* [REQUIREMENT] Rewrite the lines from the one containing "Does point (346, 198)" through the end of the records, replacing "higher position" with "loftier position" and leaving everything else unchanged.

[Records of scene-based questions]

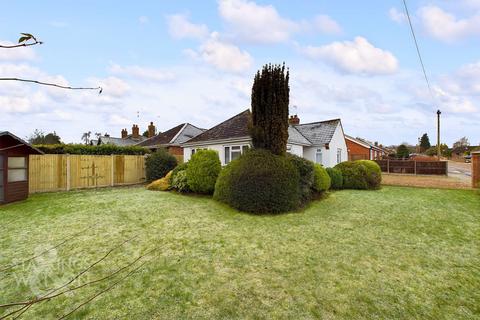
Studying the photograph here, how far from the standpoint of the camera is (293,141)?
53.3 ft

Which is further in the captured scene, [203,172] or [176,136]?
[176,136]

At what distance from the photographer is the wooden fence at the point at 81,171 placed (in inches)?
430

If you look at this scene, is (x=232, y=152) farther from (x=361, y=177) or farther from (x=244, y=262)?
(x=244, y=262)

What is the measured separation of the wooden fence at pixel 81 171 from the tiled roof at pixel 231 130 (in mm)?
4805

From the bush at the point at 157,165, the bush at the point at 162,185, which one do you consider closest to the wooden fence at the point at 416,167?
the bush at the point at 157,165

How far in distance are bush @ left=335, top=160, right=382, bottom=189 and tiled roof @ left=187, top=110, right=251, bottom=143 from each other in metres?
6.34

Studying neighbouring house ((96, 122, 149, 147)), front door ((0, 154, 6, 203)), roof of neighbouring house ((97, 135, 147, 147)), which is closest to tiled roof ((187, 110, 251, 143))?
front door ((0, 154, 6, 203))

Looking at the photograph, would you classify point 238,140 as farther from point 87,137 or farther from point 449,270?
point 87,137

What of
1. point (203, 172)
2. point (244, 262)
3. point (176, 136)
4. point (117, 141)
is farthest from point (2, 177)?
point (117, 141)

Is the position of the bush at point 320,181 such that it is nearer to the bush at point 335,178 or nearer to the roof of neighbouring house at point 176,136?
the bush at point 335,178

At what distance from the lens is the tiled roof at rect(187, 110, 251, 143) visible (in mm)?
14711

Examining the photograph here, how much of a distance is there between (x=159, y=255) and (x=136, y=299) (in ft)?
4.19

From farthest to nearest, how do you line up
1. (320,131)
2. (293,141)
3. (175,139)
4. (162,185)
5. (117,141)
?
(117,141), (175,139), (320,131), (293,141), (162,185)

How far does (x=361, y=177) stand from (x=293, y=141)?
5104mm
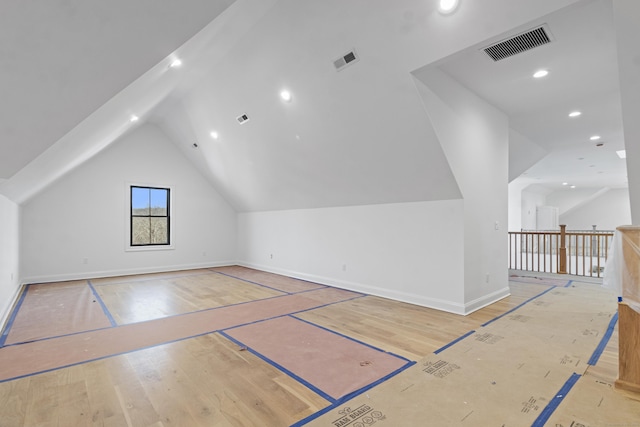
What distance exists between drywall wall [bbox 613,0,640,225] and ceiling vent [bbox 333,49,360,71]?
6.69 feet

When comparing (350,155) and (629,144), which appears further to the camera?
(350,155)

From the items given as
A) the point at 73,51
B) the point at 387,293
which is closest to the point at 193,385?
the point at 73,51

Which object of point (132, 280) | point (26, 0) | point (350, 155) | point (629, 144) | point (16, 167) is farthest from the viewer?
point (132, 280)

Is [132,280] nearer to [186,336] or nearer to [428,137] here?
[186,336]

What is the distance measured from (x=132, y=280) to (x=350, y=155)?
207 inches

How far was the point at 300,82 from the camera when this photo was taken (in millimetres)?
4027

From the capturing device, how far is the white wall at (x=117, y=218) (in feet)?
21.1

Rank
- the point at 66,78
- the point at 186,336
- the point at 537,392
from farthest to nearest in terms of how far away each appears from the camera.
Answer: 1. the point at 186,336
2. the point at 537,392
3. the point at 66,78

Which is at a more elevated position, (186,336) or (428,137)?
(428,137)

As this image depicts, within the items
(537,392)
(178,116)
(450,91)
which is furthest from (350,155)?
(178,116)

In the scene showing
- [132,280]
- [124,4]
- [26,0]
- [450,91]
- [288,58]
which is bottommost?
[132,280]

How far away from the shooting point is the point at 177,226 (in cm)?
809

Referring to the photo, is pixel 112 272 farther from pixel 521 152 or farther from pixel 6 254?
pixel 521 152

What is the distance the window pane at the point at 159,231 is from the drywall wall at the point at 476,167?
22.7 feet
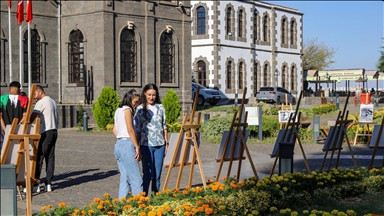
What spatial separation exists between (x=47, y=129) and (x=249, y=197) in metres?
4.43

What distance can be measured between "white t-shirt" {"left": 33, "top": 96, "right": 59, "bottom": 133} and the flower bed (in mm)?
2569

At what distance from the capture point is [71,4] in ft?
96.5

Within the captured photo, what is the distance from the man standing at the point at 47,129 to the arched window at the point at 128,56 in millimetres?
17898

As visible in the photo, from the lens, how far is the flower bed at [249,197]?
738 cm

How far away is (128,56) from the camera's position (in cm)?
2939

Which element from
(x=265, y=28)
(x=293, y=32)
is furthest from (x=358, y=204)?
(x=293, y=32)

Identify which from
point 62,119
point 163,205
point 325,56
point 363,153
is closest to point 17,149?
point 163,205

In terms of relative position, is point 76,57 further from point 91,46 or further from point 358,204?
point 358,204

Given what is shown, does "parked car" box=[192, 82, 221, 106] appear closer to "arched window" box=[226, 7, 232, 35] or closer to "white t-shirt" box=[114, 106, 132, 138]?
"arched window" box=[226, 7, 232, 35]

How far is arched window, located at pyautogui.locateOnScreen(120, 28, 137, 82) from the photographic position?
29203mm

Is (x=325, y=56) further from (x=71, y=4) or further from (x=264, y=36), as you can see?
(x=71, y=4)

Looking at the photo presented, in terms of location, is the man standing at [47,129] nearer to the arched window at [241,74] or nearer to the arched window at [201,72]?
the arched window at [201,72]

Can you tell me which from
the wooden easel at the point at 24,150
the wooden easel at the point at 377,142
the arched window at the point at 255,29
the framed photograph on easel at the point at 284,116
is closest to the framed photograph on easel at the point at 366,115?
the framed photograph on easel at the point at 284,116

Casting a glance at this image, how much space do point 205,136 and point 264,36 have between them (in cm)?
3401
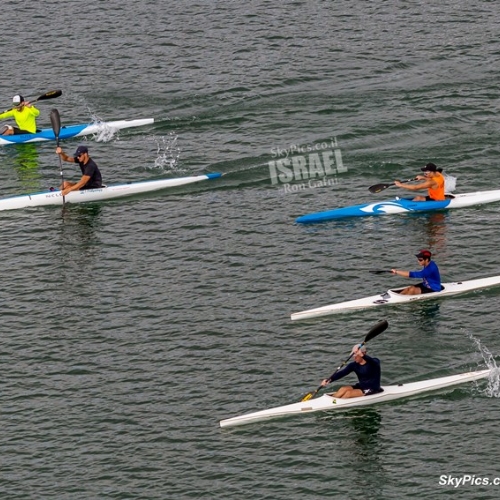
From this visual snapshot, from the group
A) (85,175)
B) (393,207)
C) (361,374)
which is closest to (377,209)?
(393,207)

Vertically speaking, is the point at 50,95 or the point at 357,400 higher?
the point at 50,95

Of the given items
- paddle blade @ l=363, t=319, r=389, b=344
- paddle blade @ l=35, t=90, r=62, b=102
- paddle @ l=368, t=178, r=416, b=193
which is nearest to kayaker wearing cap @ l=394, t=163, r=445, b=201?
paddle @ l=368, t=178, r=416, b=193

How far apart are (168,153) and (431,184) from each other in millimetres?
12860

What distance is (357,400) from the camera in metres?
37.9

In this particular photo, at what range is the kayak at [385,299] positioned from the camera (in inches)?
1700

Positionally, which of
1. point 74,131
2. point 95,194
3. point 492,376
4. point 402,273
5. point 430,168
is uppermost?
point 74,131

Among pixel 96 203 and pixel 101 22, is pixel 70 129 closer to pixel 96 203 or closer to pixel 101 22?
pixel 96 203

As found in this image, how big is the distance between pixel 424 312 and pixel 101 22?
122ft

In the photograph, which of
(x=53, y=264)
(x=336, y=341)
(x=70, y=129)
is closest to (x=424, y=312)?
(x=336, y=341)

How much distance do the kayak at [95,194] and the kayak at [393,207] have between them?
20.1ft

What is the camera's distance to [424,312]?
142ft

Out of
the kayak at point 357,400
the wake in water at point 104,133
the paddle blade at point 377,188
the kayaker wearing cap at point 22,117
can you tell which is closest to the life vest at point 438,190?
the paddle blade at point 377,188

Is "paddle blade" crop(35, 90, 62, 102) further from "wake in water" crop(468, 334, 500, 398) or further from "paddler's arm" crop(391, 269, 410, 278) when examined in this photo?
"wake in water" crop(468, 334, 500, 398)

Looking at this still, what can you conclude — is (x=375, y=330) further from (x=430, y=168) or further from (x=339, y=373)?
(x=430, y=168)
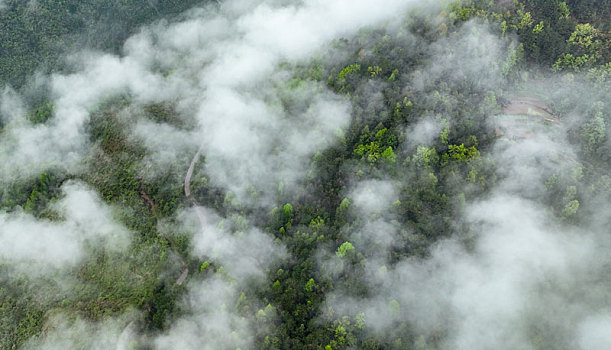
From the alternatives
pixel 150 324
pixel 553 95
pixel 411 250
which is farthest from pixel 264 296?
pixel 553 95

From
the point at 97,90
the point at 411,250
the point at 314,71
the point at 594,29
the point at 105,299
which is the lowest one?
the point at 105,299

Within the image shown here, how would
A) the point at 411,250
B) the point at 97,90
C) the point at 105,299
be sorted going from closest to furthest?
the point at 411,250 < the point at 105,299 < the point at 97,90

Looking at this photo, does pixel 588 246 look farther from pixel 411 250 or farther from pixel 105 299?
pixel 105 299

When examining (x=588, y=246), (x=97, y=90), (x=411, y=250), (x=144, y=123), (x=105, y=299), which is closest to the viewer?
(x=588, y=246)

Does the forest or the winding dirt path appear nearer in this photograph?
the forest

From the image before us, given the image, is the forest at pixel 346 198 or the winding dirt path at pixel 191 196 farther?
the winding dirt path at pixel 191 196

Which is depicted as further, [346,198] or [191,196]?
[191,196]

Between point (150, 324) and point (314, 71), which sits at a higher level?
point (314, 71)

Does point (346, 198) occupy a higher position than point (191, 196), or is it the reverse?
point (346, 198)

* [EXPECTED OUTPUT]
Does point (346, 198) occupy a loftier position than point (191, 196), or is it the reverse?
point (346, 198)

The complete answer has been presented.